En face, des pays comme l’Egypte, la Syrie, le Maroc, la Jordanie ou la Tunisie, englués depuis leur indépendance dans des problèmes de sous-investissement, n’ont réussi à attirer de cette manne émiratie que la modique somme de 100 milliards de dollars pendant les dernières décades. Alors que l’Europe et les Etats-Unis d’Amérique ont bénéficié de plus de 2.000 milliards de dollars en guise de placements et d’achat de bons de trésor. La finance ignore l’idéalité des principes. Les salamecs. Les effusions. Les professions de foi. C’est là une réalité dépouillée de ses apparences et affabulations. La carte du monde de la géopolitique réelle, avec ses rapports de force et ses luttes d’influence.
Pour nos frères du Golfe, on ne badine pas avec les affaires. La solidarité interarabe a ses limites. Devant les intérêts endurants des riches. Trempés depuis des lustres dans la logique de l’utilitaire. De l’immédiat. De la corbeille. De la sélection. Du gain. Du mercantilisme. Des rapports de force. Ce qui doit inciter Hamadi Jebali, chef du gouvernement provisoire issu de la Constituante, volontiers lyrique, à revoir sa copie. A ne pas vendre son âme pour un plat de lentilles. A se rendre compte de sa méprise. De l’inanité de son opération de charme en Arabie. De sa naïveté. En croyant à papa Noël. Aux bons sentiments. De nos coreligionnaires du Golfe. Caravaniers et commerçants dans l’âme. Des débordants, des privilégiés, pour qui le Printemps arabe doit demeurer sous contrôle. Confiné. Assujetti. Domestiqué. Apprivoisé. Englué dans le traitement des affaires courantes. Afin que le riche demeure riche et le pauvre continuer à être pauvre. Le monde n’est plus le royaume de Dieu, mais un champ de bataille. Depuis l’intrusion des rapports marchands dans les relations humaines.
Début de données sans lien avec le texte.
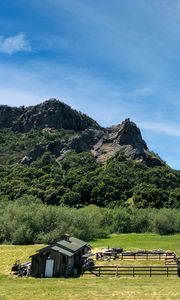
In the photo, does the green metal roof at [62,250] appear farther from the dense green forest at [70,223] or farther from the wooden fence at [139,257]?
the dense green forest at [70,223]

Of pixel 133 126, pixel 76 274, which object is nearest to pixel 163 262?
pixel 76 274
Pourtant, l’Histoire nous mord la nuque. Le Yémen, un pays limitrophe des cheiks, n’arrive pas à apitoyer ses riches voisins sur son triste sort. Que dire de la lointaine Tunisie maghrébine? Apparemment, nos gouvernants n’ont pas encore saisi la réalité d’un monde brutal, ultra concurrentiel. Dévoyé par la finance. Caractérisé par la compétition. La mobilité. La cupidité.
Il est des temps où les intentions les plus pures ne suffisent pas pour diriger, où quelques fois même elles égarent. Ce jeu de leurre doit cesser.
En fait, personne ne peut bâtir à la place des Tunisiens le pont qu’il leur faudra franchir sur le long fleuve de la vie. Déjà coincé entre deux Etats pétroliers, le peuple initiateur de la révolte arabe et ses élites, “traverseurs“ de frontières, gagnerait à se positionner comme des compétiteurs vigoureux dans leur environnement immédiat, à méditer sur un modèle de développement solidaire et intégré, à inventer sa propre espérance, à mieux mener la gouvernance de la transition démocratique et à gérer la diversité des opinions d’une manière policée.
Il n’y a de monde, disait Nietzsche, que pour les forces, qui s’en emparent.